(Stored data entries)
* * * * * * *

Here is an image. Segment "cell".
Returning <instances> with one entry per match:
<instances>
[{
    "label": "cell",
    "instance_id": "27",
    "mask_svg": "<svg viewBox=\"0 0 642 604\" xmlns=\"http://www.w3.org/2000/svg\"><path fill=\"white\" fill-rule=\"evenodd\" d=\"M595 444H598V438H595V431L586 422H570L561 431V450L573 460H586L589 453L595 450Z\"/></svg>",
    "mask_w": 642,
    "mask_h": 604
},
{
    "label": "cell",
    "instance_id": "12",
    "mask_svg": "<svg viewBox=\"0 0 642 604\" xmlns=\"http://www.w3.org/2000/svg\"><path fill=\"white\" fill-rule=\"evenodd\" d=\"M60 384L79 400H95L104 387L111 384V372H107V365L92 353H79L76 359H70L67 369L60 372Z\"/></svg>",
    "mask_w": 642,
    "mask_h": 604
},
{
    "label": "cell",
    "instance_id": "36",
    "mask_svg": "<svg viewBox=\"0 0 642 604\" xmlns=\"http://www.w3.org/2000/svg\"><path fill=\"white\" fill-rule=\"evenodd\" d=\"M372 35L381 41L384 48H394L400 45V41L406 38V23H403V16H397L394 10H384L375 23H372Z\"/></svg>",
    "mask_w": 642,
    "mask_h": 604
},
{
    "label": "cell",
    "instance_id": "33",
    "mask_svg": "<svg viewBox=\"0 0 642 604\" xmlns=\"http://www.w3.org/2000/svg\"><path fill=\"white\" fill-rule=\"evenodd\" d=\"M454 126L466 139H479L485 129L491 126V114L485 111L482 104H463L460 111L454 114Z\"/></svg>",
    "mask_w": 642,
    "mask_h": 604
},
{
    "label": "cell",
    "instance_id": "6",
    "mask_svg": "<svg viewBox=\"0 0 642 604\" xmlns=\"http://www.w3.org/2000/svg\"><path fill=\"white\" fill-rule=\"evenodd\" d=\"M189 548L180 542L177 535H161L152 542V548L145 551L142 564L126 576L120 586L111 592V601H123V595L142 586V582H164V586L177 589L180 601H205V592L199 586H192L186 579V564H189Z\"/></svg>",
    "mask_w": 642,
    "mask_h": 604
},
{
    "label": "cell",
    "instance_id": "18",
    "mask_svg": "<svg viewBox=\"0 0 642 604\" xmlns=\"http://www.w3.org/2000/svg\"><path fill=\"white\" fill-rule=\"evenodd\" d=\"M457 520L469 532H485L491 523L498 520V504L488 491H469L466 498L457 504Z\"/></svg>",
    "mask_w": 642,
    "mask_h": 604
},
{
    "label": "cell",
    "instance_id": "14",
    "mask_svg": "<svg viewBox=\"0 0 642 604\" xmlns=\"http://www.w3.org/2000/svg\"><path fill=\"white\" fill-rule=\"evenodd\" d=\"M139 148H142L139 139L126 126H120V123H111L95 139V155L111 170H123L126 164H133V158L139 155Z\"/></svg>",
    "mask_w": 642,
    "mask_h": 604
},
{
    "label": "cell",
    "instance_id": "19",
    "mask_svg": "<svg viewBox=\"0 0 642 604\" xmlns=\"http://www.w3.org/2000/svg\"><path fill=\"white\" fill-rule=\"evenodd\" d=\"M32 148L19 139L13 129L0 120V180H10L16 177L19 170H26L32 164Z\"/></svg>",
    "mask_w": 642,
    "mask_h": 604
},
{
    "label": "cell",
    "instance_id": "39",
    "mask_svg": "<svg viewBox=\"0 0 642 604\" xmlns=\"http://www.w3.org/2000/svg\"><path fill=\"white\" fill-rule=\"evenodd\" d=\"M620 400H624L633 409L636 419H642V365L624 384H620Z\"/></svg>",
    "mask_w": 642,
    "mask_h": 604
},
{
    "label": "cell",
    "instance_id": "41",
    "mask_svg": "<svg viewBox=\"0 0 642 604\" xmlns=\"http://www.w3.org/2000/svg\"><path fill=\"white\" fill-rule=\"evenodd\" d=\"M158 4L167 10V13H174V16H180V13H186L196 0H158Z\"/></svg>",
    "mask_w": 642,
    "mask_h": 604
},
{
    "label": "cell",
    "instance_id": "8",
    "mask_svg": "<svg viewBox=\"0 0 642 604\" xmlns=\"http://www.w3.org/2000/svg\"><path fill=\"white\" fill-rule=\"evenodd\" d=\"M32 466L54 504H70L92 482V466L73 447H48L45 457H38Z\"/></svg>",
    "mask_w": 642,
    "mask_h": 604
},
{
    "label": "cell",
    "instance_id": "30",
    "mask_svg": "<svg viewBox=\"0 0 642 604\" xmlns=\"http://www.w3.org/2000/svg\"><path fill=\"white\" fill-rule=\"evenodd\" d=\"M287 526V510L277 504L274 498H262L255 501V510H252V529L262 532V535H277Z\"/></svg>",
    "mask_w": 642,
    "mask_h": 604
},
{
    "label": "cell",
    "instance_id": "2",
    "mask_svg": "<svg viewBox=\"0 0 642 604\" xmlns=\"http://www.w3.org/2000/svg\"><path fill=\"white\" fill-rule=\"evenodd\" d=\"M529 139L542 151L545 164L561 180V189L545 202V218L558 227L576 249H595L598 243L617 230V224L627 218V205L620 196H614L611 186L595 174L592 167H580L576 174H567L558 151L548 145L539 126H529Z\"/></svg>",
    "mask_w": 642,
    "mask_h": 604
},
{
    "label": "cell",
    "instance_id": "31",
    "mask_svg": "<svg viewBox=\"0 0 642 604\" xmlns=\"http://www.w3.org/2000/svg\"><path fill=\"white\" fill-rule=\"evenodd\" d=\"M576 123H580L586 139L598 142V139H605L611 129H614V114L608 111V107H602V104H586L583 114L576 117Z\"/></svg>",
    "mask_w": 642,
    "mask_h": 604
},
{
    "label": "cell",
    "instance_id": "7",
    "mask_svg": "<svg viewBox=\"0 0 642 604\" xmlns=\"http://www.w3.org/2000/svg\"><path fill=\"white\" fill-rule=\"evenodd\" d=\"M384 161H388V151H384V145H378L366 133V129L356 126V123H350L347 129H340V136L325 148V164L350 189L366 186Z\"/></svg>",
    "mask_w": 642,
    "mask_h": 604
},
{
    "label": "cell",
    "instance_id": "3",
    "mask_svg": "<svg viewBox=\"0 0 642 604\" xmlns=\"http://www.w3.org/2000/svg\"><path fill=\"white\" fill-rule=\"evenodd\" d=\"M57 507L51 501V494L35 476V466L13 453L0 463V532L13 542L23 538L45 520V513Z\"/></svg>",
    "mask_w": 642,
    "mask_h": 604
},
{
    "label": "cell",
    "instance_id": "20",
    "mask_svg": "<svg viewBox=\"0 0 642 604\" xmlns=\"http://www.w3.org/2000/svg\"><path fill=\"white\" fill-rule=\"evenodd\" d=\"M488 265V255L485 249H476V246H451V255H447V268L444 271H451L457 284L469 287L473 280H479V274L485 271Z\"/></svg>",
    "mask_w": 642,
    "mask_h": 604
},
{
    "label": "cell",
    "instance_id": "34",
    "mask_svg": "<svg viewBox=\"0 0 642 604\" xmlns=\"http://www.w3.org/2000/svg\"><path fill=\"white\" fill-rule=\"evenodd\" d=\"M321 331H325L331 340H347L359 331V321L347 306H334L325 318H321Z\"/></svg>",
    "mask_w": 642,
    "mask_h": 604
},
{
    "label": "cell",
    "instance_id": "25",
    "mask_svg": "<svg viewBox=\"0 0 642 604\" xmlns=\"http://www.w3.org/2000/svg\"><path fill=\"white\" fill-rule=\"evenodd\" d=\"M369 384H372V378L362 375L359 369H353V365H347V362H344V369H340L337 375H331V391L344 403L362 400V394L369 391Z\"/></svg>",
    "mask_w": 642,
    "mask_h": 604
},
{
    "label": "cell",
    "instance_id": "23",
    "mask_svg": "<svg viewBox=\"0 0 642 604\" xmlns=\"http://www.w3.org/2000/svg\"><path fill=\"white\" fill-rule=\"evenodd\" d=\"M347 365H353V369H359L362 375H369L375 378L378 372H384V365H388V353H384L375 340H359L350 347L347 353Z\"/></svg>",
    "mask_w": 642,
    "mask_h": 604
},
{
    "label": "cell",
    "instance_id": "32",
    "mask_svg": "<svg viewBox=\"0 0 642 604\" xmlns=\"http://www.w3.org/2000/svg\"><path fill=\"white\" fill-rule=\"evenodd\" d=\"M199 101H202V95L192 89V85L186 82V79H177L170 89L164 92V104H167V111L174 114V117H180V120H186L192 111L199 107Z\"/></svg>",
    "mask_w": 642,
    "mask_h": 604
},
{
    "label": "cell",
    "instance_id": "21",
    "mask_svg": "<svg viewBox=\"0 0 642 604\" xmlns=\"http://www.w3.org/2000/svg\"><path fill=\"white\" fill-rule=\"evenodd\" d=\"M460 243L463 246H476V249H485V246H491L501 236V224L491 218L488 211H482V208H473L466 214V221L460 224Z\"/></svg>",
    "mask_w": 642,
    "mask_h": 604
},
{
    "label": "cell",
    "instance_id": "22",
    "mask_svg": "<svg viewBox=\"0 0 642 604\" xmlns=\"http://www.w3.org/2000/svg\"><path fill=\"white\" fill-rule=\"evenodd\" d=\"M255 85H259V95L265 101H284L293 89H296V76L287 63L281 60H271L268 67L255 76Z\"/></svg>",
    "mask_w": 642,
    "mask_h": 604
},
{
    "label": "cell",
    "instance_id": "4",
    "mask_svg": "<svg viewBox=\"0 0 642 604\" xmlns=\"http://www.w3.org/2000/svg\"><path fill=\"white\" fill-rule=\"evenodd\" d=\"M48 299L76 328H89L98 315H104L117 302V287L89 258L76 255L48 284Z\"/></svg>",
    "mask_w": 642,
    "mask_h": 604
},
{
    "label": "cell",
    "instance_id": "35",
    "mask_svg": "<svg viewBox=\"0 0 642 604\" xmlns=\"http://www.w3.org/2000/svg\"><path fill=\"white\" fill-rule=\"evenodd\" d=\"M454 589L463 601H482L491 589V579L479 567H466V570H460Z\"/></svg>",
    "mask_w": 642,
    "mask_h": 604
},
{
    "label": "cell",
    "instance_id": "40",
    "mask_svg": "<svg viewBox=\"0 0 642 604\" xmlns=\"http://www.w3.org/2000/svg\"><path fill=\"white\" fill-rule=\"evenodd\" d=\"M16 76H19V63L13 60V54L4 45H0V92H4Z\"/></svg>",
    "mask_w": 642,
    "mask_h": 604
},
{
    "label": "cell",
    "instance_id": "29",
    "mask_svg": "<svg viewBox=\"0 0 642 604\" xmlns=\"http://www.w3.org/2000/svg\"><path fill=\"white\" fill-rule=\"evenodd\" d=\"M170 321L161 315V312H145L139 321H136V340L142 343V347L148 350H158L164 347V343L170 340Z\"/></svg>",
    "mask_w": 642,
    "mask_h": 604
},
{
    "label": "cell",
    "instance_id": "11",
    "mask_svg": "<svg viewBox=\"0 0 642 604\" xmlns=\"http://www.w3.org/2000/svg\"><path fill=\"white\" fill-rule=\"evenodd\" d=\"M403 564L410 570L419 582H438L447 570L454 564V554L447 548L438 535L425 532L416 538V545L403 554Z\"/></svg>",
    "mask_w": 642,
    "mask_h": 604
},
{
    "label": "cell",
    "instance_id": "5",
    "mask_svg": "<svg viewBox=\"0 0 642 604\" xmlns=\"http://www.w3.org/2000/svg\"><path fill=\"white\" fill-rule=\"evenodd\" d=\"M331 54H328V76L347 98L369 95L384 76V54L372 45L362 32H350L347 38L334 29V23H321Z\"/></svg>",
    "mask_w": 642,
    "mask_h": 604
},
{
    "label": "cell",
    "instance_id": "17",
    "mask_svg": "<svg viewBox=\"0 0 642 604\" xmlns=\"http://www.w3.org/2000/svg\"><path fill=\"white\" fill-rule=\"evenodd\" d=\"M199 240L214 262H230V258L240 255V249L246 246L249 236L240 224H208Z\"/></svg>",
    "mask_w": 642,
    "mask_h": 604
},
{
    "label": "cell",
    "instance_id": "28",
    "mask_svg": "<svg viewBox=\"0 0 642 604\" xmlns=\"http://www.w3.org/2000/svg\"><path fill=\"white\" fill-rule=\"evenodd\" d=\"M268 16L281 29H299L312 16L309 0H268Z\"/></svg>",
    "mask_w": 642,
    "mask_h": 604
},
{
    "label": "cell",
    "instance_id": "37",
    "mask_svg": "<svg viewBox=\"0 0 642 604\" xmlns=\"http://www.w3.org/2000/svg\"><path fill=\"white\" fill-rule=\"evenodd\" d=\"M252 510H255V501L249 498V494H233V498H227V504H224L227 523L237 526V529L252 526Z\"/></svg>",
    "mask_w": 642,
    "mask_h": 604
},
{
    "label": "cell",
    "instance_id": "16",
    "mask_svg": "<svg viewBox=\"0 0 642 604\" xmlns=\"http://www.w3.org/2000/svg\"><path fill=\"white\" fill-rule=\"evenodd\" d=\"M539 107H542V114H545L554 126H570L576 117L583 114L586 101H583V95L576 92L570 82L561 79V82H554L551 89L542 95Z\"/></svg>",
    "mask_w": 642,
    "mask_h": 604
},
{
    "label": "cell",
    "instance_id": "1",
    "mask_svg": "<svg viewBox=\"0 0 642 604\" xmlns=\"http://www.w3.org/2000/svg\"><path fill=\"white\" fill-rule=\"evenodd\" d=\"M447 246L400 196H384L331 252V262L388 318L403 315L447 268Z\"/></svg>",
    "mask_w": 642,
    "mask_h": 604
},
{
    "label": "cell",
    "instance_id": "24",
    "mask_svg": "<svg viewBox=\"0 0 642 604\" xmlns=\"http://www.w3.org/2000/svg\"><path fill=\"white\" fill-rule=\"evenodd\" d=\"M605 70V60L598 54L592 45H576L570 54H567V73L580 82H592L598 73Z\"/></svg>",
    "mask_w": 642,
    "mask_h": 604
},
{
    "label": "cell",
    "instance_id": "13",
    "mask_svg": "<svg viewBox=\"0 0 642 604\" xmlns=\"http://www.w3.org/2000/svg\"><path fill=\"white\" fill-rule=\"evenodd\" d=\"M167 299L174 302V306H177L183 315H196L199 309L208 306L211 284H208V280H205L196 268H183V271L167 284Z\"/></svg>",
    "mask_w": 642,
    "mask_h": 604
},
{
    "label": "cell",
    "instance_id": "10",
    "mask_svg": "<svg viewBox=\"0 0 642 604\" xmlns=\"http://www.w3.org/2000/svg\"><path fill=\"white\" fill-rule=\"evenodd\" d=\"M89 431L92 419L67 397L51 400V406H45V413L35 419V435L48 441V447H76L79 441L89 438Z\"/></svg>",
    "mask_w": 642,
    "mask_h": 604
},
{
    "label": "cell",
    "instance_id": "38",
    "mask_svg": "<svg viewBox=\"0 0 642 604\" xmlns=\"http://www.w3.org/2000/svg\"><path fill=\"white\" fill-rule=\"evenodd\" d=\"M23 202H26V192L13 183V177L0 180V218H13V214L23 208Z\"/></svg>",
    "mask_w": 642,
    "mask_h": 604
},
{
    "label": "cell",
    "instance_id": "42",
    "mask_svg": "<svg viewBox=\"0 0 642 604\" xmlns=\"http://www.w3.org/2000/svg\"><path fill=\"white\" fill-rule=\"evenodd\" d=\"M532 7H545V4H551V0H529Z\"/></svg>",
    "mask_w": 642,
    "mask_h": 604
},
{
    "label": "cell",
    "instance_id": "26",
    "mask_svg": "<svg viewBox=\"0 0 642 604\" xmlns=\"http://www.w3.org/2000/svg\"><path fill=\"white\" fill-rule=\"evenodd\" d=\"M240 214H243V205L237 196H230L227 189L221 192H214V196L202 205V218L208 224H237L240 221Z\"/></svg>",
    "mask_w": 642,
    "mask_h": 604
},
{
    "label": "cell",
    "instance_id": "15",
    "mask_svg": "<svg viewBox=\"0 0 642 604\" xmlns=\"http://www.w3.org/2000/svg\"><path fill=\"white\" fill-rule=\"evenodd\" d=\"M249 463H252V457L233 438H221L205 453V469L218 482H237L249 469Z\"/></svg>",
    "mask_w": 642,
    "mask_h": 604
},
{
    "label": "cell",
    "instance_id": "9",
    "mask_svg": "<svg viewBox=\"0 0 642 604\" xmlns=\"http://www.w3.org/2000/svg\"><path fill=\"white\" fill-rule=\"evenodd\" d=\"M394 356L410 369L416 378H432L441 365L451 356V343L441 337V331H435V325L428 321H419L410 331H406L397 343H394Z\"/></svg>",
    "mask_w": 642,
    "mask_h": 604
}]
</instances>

* * * * * * *

* [EXERCISE] Reproduce the lines from the very first one through the line containing "384L79 400H95L104 387L111", keeping both ends and changing nothing.

* [EXERCISE OUTPUT]
Here is an image. Segment "cell".
Returning <instances> with one entry per match:
<instances>
[{
    "label": "cell",
    "instance_id": "27",
    "mask_svg": "<svg viewBox=\"0 0 642 604\" xmlns=\"http://www.w3.org/2000/svg\"><path fill=\"white\" fill-rule=\"evenodd\" d=\"M595 444H598V438H595V431L586 422H570L561 431V450L573 460H586L589 453L595 450Z\"/></svg>",
    "mask_w": 642,
    "mask_h": 604
},
{
    "label": "cell",
    "instance_id": "12",
    "mask_svg": "<svg viewBox=\"0 0 642 604\" xmlns=\"http://www.w3.org/2000/svg\"><path fill=\"white\" fill-rule=\"evenodd\" d=\"M60 384L79 400H95L104 387L111 384V372H107V365L92 353H79L76 359H70L67 369L60 372Z\"/></svg>",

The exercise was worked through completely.